Kat Brown, Telegraph: “Besides its themes of loss and uncertainty, the show’s main message — underlined by the show stopper ‘No One Is Alone’ — is about the importance of community.”
Susan Krauss Whitbourne, Psychology Today:
As explained in an article by the Utah Shakespeare Festival’s Ace G. Pilkington, composer Stephen Sondheim built Jungian themes into the musical. Jung himself regarded fairy tales as centering on what he called ‘archetypes’ involving such characters as heroes (the princes), tricksters (the wolf), and evil (the giant). However, it’s the woods themselves that serve as the main transformative agent. As people explore the woods, they explore their own underlying identities.
The Beginning and Middle Vs. the Ending
Alonso Duralde, The Wrap: “The first half of ‘Into the Woods’ follows the pursuit of ‘happily ever after,’ but the second half asks what comes after, and at what price do we pursue our wishes, and wonders whether we should have wished for those things in the first place. It’s a tricky shift in tone, but screenwriter James Lapine nails the transition as skillfully on screen as he did in the original stage production.”

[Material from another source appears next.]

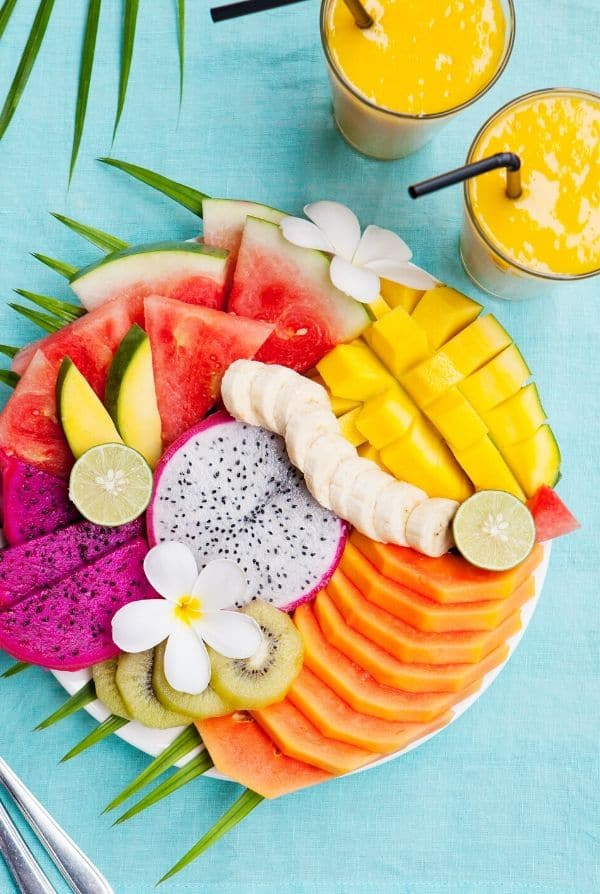 colorful platter of tropical fruit and smoothies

David Edelstein, Vulture: “…I’m only half-kidding when I suggest that you see the movie but leave (especially if you have kids) at what’s obviously the end of the first act. You’ll still get the dissonances, ambiguities, and portents of doom, along with much that is pure enchantment. And you won’t leave thinking the movie had been made by the Big Bad Wolf.”
Susan Wloszczyna, rogerebert.com: “Eventually, everyone’s wish comes true in one form or another. Then, in the final act, everything falls apart…Death, infidelity, disillusionment and finger-pointing eventually result in a communal healing process that certainly will ring true to audiences who are regularly exposed to such real-life aftermaths in the wake of tragic disasters both natural and man-made these days.”
A CONCLUSION
Mick LaSalle, San Francisco Chronicle: “With archness and irony, ‘Into the Woods’ goes deeper into the fairy stories, allowing us to see familiar archetypes in new and not so flattering ways.”